● Task brief: Take the data below and extract the lines from the one with "common name: tortoise" to the one with "genus: Puma", inclusive, exactly as written.

● Supplied material:

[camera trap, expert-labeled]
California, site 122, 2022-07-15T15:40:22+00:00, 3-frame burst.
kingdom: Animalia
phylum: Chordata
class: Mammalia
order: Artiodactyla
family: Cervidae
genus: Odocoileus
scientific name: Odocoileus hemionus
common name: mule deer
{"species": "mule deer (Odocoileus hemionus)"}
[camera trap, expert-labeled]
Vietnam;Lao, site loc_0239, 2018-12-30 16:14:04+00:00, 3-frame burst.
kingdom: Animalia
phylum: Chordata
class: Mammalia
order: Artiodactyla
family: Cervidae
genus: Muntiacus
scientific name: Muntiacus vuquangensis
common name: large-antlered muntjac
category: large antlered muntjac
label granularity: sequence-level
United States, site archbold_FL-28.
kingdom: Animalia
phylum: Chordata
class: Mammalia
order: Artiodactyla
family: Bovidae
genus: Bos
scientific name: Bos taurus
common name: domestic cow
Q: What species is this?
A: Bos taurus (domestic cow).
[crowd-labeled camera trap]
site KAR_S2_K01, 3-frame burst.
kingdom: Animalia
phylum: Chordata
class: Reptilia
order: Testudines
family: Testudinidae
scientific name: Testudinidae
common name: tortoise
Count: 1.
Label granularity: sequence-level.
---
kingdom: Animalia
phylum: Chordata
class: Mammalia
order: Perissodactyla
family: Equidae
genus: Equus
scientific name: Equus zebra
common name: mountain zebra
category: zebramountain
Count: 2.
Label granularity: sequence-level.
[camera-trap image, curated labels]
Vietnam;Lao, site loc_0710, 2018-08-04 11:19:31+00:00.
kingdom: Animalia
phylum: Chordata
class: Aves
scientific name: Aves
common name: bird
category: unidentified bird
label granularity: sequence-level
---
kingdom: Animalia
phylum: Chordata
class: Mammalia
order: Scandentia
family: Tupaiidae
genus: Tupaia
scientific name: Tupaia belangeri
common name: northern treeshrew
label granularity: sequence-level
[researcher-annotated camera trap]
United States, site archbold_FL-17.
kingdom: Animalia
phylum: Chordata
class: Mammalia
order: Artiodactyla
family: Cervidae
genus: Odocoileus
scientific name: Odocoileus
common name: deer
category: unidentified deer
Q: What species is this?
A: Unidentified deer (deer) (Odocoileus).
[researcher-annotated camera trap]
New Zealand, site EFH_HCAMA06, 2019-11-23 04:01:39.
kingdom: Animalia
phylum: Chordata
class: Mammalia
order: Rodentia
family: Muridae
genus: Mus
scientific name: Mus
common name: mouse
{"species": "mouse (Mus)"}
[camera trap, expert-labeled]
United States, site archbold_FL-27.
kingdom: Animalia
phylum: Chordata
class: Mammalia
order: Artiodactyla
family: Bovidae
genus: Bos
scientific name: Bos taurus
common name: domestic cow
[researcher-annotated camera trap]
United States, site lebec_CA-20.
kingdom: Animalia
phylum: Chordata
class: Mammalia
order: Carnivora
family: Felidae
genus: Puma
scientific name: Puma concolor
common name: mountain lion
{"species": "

● Reply:
common name: tortoise
Count: 1.
Label granularity: sequence-level.
---
kingdom: Animalia
phylum: Chordata
class: Mammalia
order: Perissodactyla
family: Equidae
genus: Equus
scientific name: Equus zebra
common name: mountain zebra
category: zebramountain
Count: 2.
Label granularity: sequence-level.
[camera-trap image, curated labels]
Vietnam;Lao, site loc_0710, 2018-08-04 11:19:31+00:00.
kingdom: Animalia
phylum: Chordata
class: Aves
scientific name: Aves
common name: bird
category: unidentified bird
label granularity: sequence-level
---
kingdom: Animalia
phylum: Chordata
class: Mammalia
order: Scandentia
family: Tupaiidae
genus: Tupaia
scientific name: Tupaia belangeri
common name: northern treeshrew
label granularity: sequence-level
[researcher-annotated camera trap]
United States, site archbold_FL-17.
kingdom: Animalia
phylum: Chordata
class: Mammalia
order: Artiodactyla
family: Cervidae
genus: Odocoileus
scientific name: Odocoileus
common name: deer
category: unidentified deer
Q: What species is this?
A: Unidentified deer (deer) (Odocoileus).
[researcher-annotated camera trap]
New Zealand, site EFH_HCAMA06, 2019-11-23 04:01:39.
kingdom: Animalia
phylum: Chordata
class: Mammalia
order: Rodentia
family: Muridae
genus: Mus
scientific name: Mus
common name: mouse
{"species": "mouse (Mus)"}
[camera trap, expert-labeled]
United States, site archbold_FL-27.
kingdom: Animalia
phylum: Chordata
class: Mammalia
order: Artiodactyla
family: Bovidae
genus: Bos
scientific name: Bos taurus
common name: domestic cow
[researcher-annotated camera trap]
United States, site lebec_CA-20.
kingdom: Animalia
phylum: Chordata
class: Mammalia
order: Carnivora
family: Felidae
genus: Puma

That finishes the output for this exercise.